These days, more and more literary agents are accepting e-mail query letters, which means that you will need to incorporate a different format than with a query letter sent through the postal mail. You should also know that all literary agents do not accept e-mail queries; make sure they are specified in the submission guidelines before sending an e-mail.
Writing an E-Mail Query Letter: Informative Subject Line
Some literary agents will specify what should go in the subject line of an e-mail query, while others will not. You should realize that everyone receives spam e-mails, so if your query subject line seems like it could be unsolicited advertising, the literary agent will probably delete it unread. The best subject line for an e-mail query would be: Query: Title of Your Manuscript. This tells the recipient that it is a query letter and gives him or her an idea of what your book is about.

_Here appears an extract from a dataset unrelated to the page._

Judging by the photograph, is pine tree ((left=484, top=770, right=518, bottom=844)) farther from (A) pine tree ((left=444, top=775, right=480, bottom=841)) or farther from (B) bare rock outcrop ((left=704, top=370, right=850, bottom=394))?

Writing an E-Mail Query Letter: Contact Information
Many writers put their contact information at the bottom of an e-mail query letter, underneath their typed name. While you can also include it there, I would put it in the top left-hand corner of your e-mail for easy reference. It will annoy the literary agent if he or she has to scroll down to find the method of contact.
Writing an E-Mail Query Letter: Salutation
Even though e-mail is less formal than postal mail, you should still do your best to appear professional. Start your e-mail query letter with the standard Dear followed by Mr./Ms./Mrs. and the last name of the agent. Make sure that you do enough research to know whether the agent is a man or a woman.
Writing an E-Mail Query Letter: Length
An e-mail query letter should be even shorter than one sent by postal mail. Literary agents receive dozens (even hundreds) of e-mails each day, and you don’t want to ruin his or her schedule by providing length e-mails to read. You can still use the standard four- or five-paragraph format for fiction manuscripts (five or six for non-fiction), but your paragraphs should be considerably shorter. The more concise, the better.
Writing an E-Mail Query Letter: Address the Genre
Let the literary agent know that even though you are submitting your query by e-mail, you have not taken the short route on everything. Research his or her other books and make sure that your manuscript fits into the accepted genres he or she has advertised. Mention that you read on the agency’s website or in Writer’s Market that he or she is interested in romance (or whatever genre you’re manuscript is) and that you are hoping he or she will consider representing you.
Writing an E-Mail Query Letter: No Net-Speak
E-mail query letters are automatically less formal than queries sent through the postal mail, but don’t mark yourself as a rank amateur by using “Net-Speak” or any other informal language. LOL, TTYN and “U” for “you” have no place in an e-mail query letter.
Writing an E-Mail Query Letter: Format
If you are copying your e-mail query letter from another word processing program (such as MS Word), make sure that you save the document in plain text format before pasting it into your e-mail. Certain characters – such as “smart quotes” – don’t translate well into e-mail format, and the literary agent will receive a letter full of funky characters that make the e-mail difficult to read. Make sure also that you leave out any HTML code and that you you’ve typed the e-mail in black on a white background with a standard font (such as Courier).
As time goes on, e-mail queries will likely become more and more commonplace, though there are plenty of literary agents who still expect postal mail queries. At the other end of the spectrum, some agents have reverted entirely to digital correspondence and will even expect your manuscript to be submitted by e-mail.
NOTE: Literary agents will not open an attachment that hasn’t been solicited. Don’t send attachments at all unless they are requested.